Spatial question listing
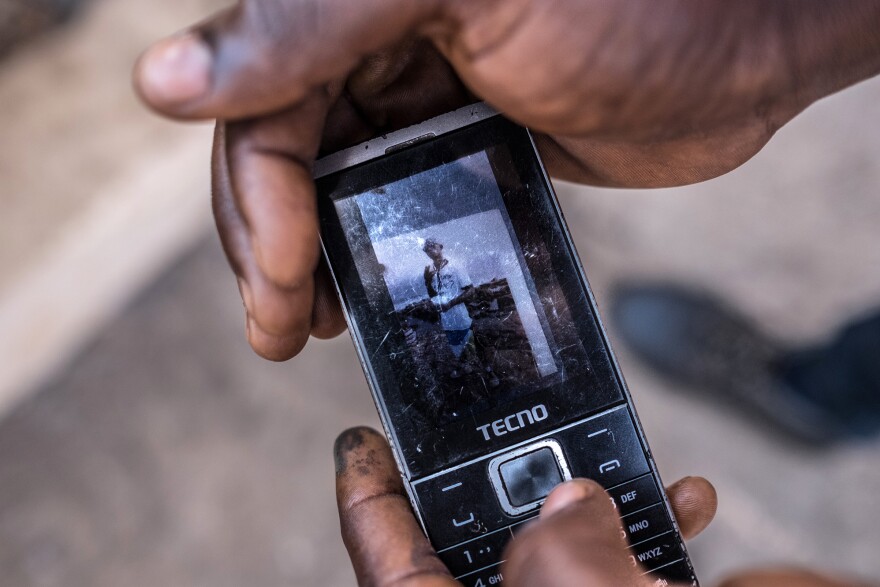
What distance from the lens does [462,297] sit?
1179 mm

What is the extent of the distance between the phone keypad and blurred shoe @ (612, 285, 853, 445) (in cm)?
85

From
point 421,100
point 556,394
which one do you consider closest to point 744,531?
point 556,394

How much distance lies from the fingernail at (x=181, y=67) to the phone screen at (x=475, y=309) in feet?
1.04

» **INSTRUCTIONS FOR THE TASK**: Output the whole listing above word for word, leaving out the picture.

» **THE REPLY**:
What distance from the lens does [462,297] sit?
1179 mm

What is the extent of the distance between the phone keypad and blurred shoe @ (612, 285, 853, 445) (in cm)?
85

From
point 421,100
point 556,394
which one do you consider closest to point 744,531?
point 556,394

How much distance lies from the fingernail at (x=181, y=67) to the phone screen at (x=475, y=309) in feet?
1.04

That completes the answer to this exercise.